Nous apparaissons en plein milieu d'un centre commercial parisien. D'un coup d'œil, je constate qu'il s'agit des Galeries Lafayette, et pas des moindres ; celles du Boulevard Haussmann, qui ne dorment jamais. Il y a foule en cette soirée très avancée et les allées du magasin regorgent de clients très disparates. Il y a ceux qui ont réellement les moyens de se vêtir dans un lieu pareil et qui s'autorisent quelques folies nocturnes aux comptoirs des luxueuses boutiques. D'autres se contentent de flâner, d'observer bouts de tissus, chaussures et sacs à mains hors de prix pour le plaisir des yeux et de l'atmosphère climatisée du bâtiment. Certains encore ont consommé leur samedi soir en alcool et autres délices affriolants et tentent de décuver au cœur de la mondanité parisienne – ceux-là ne tiennent pas plus de cinq minutes avant d'être expulsés du bâtiment par le videur, en général.

Jessie et moi ne mettons que quelques secondes à saisir l'énorme problème de nous trouver ici. Nous sommes certes invisibles, mais pas aux yeux d'Helgrind. Alors quand je reconnais un duo de Kères, dans l'ombre d'une cinquantenaire à la chevelure soignée et au tailleur impeccable, je tire le bras de ma moitié et la pousse dans une allée moins encombrée pour nous cacher. À deux pas, le faux Lieutenant et son coéquipier dévient mollement dans notre direction, l'air surpris.

— Vous êtes marteaux ?! chuchoté-je d'un ton sifflant. Nous sommes recherchées par tous les agents de notre zone d'Helgrind et vous nous amenez dans un lieu qui grouille de Kères, imbéciles !

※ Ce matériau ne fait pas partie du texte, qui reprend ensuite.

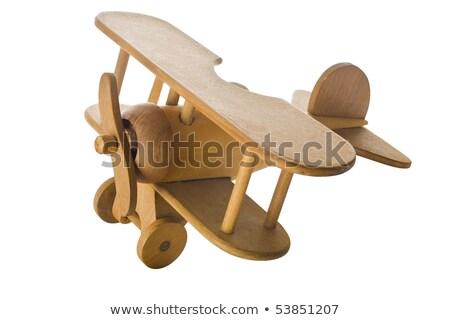 Brinquedo de madeira avião mão modelo piso de madeira educação Foto stock © stokkete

— Eh, calmos, la tigresse, réplique Gali. Aucun malak ne peut vous voir.

— Comment ça ? demande Jessie.

L'originel s'avance, le visage fermé.

— C'est une de mes capacités. Je peux rendre invisible quiconque voyage avec moi. À partir du moment où un malak m'est... fidèle, si vous voulez, je peux le masquer aux yeux d'Helgrind.

— Il n'y a qu'entre moitiés qu'un lien aussi psychique peut se créer, ce n'est pas...

— Je n'ai pas de moitié, Jessie. Aucun de ceux qui m'ont rejoint n'en a réellement. Le fait d'évoluer en duo était une idée de mon frère, lors de la création de notre monde, pour rendre hommage à notre gémellité. En l'imposant comme un principe de base à l'accueil des nouveaux malaks, nous avons remarqué qu'un lien extraordinaire se développait entre les deux agents assignés ensemble. Éléazar vous a fait croire que ce lien n'était possible qu'avec votre moitié, mais c'est faux. L'âme humaine naît et meurt seule, et elle peut s'attacher à qui elle veut.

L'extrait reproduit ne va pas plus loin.